Strona główna » Licznik zresetowany. ChKS Chełm podszedł z dystansem i od razu zaimponował

Licznik zresetowany. ChKS Chełm podszedł z dystansem i od razu zaimponował

siatkowkachks.pl

fot. plusliga.pl

InPost ChKS Chełm ponownie dał sygnał, że dzielnie będzie walczyć o utrzymanie. W 5. kolejce PlusLigi beniaminek pokonał Steam Hemarpol Politechnikę Częstochowa – 3:1. W rozmowie z mediami klubowymi zwycięstwo to podsumował trener zespołu, Krzysztof Andrzejewski.

Reset był konieczny

InPost ChKS Chełm nie spuszcza z tonu, wciąż zapowiadając, że po debiucie utrzyma się w PlusLidze. Zespół ma za sobą ostatnio wymagający czas, gdzie nie było odpowiedniego momentu na regenerację. Najpierw beniaminek, w ramach 6. kolejki, przegrał z PGE GiEK Skrą Bełchatów – 0:3 (19:25, 20:25, 15:25). Porażka zabolała, jednak ambitna drużyna szybko stanęła na nogi. Przełamanie przyniósł już kolejny mecz, gdzie chełmska twierdza zapłonęła, a euforii kibiców, jak i samych zawodników, nie było końca. Wszystko to za sprawą wtorkowej wygranej ze słabo spisującą się Steam Hemarpol Politechniką Częstochowa – 3:1 (25:19, 25:21, 20:25, 25:23).

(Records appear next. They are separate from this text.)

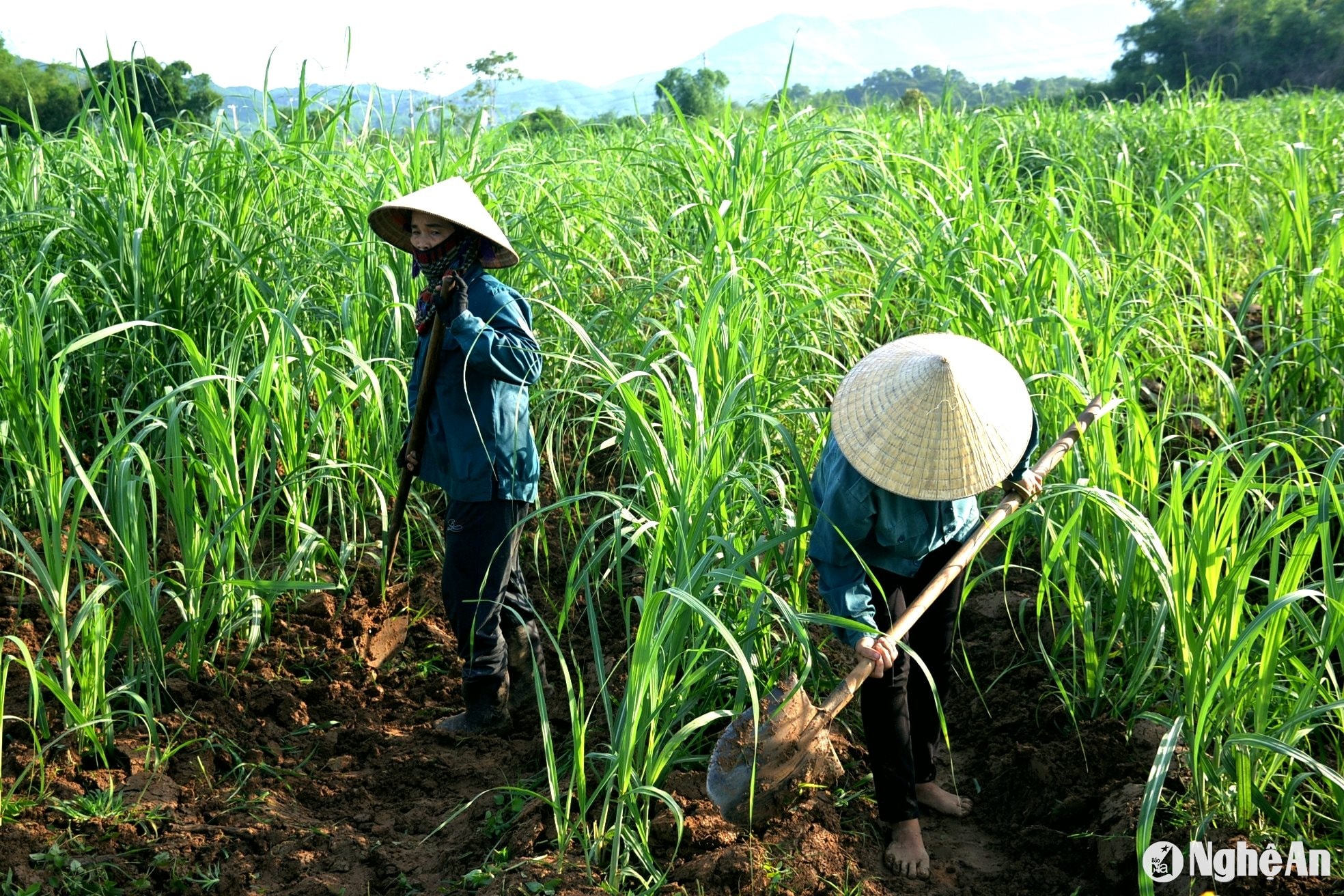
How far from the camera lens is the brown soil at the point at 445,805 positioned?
6.89 ft

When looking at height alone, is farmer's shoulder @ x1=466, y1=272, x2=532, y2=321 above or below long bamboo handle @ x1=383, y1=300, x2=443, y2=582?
above

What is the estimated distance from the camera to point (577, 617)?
3.00m

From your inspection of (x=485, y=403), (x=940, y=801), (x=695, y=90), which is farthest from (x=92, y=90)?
(x=695, y=90)

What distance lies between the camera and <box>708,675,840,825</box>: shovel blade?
1993 mm

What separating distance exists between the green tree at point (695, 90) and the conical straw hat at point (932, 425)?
2209 millimetres

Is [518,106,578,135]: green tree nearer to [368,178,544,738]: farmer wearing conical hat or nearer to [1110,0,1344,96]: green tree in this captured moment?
[368,178,544,738]: farmer wearing conical hat

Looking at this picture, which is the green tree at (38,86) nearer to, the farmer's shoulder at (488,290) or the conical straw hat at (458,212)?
the conical straw hat at (458,212)

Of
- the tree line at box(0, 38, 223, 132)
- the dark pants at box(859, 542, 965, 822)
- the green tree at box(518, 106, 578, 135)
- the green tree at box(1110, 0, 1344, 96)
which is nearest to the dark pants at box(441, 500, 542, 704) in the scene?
the dark pants at box(859, 542, 965, 822)

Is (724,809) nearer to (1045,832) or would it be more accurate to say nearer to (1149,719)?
(1045,832)

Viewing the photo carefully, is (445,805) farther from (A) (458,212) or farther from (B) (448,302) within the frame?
(A) (458,212)

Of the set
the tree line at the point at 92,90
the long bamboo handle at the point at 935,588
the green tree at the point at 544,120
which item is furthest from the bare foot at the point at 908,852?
the green tree at the point at 544,120

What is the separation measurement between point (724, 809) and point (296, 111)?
268cm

Mecz ze Skrą był najsłabszym z meczów w naszym wykonaniu. Oczekiwania mieliśmy duże, a rzeczywistość była inna. Byliśmy po tym spotkaniu zawiedzeni. Przed meczem z Częstochową największym wyzwaniem było wyrzucenie z głowy tamtego spotkania, co nie było łatwe w ciągu zaledwie dwóch dni przerwy. Natomiast z tego jestem najbardziej zadowolony. Drużyna wyszła, pomijając wynik, pozytywnie nastawiona. Była radość z gry i to było kluczowe, że nie daliśmy tym meczem z Bełchatowem złamać się psychicznie. To dobrze o nas świadczy – powiedział w rozmowie z mediami klubowymi trener InPost ChKS-u Chełm, Krzysztof Andrzejewski.

Są powody do zadowolenia

Porażka Częstochowian w Chełmie przesądziła o losach Guillermo Falasca, który przestał być trenerem niespodzianki poprzedniego sezonu. Na ten moment jego obowiązki przejmie dotychczasowy drugi trener – Roberto Cocconi. Spać spokojnie może natomiast Andrzejewski, który znakomicie spisywał się w swojej roli nie tylko na zapleczu. W ekstraklasie jego drużyna wygląda coraz pewniej, a szkoleniowiec a powody do zadowolenia.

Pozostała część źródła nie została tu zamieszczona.